Naoko in the News (But Only Briefly)!

We came across an article about girls novels that was published a little under a month ago (but our news source decided to take notice of it now). This article was written by Mariko Nakamura, who is a mangaka in Japan, and she chronicles girls (shoujo) manga, from how it began to what it is like today. One of the first shoujo novels ever created was Hana Monogatari (Flower Story), an anthology of 52 stories about romance. Some had happy endings, some didn’t, and not all the stories were about boy-girl relationships! The story was largely based on women from the Meiji period, and was created by legendary mangaka Nobuko Yoshiya (pictured around 1930, courtesy of Wikipedia). Nobuko’s first chapter was published in 1916 in a women’s magazine supplement called Shouji Yogahou. This was during a time where largely men were being educated, and this magazine was a sister supplement to men’s magazine. In 1943, when women in Japan got more rights, there was an increase of more magazines aimed for women (and not just supplements). Three volumes of Flower Story were published, and they were re-released in 1995. Mariko was on a mission to change the image of women from a foe to a friend, and didn’t see writing as a punishment (like many had thought in her day).

This lead to shoujo novels that portrayed free women. Women no longer kept their mouths shut in a male dominated world, and were so much more than the good housewife and mother that society had made them be. They were brave, wore western clothing, and cut their hair into bobs (it was a norm back then for Japanese women to have long hair). Wearing western-style clothing was akin to Japanese women dressing like women from the United States who were thought to be strong characters. This continued when Nobuko in 1925 took a big leap and moved away from the supplement and published her own magazine for the next 8 months, Kuroshoubi (Black Rose).

What has always made shoujo novels special is how the bonds between the girl characters are portrayed. This was especially true in the 80’s when publishers finally began to support shoujo manga. This allowed readers to really see girls for what they were, instead of just basing their opinions on the outside. All of these stories were inspired by Nobuko’s work, and provided a great mass of support for girls growing up in Japan at the time. In the 80s, the format of these novels also changed to mangas, and of course, this paved the way for many of the titles we see today. Later, the friendships between girls became more important than love, as evident in the series NANA by Ai Yazawa.
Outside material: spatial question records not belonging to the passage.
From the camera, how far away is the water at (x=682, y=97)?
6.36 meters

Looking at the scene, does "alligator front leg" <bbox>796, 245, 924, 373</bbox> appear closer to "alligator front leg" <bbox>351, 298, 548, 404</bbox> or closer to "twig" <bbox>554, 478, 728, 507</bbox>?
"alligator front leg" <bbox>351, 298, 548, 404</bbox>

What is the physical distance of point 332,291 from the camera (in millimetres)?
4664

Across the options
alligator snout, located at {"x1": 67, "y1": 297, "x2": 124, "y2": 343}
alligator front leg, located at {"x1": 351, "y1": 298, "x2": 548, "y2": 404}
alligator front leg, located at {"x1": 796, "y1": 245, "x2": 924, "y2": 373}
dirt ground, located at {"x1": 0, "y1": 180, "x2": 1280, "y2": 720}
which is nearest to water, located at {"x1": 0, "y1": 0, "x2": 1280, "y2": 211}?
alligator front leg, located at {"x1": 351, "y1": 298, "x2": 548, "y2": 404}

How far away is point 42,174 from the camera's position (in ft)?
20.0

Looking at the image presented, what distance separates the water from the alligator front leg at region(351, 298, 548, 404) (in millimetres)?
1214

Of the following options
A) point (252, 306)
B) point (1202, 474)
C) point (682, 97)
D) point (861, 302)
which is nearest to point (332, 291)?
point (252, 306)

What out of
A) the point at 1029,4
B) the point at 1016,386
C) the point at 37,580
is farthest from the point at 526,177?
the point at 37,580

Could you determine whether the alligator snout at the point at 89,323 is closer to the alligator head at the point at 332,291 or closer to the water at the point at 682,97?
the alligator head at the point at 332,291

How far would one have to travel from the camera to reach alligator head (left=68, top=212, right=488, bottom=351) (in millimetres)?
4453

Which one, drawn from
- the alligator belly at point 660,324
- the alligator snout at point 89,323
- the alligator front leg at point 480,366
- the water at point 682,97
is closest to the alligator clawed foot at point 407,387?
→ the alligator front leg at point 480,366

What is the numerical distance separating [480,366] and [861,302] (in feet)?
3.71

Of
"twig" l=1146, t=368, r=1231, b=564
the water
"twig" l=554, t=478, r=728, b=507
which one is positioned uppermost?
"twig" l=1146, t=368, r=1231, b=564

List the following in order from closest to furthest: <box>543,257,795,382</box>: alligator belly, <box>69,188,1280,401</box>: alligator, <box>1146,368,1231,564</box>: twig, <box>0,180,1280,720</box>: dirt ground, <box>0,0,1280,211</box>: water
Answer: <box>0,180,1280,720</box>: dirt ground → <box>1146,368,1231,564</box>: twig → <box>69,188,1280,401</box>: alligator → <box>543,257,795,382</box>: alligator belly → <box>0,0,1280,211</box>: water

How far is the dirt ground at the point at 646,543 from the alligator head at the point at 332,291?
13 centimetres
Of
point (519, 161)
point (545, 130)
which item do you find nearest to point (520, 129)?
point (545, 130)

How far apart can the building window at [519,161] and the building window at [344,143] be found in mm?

Naoko Takeuchi’s Sailor Moon was a brilliant example of the power of friendship overcoming everything (when all the senshi fought together, they were unstoppable)! To all the girls who read these manga, every character is strong and brave for who they are in their personalities, and they inspire every girl to be true to themselves and to have a good heart.

While the mention of Naoko Takeuchi in this article was brief, we’re really glad that Mariko remembered it when she wrote about shoujo novels. Sailor Moon was really a legendary series, and though it has pretty much disappeared, it’s influence and story still lives on. When we redid the layout, I ditched the old slogan “Chasing Sailor Moon News All Over!” in favor of “The Legend Lives On” for that reason. The actors and crew have all come so far since then , and the story still lives on as a big influence and part of Japanese manga and anime history today. Sadly, Nobuko (who was born in 1896) is no longer with us today, she passed away at the age of 77 in 1973 of colon cancer. This was definitely one of the hardest articles we’ve ever had to translate and summarize for this site, but it was worth it. It didn’t really go deep into the evolution of shoujo novels, but it did at least give you all a taste of it’s roots up until now.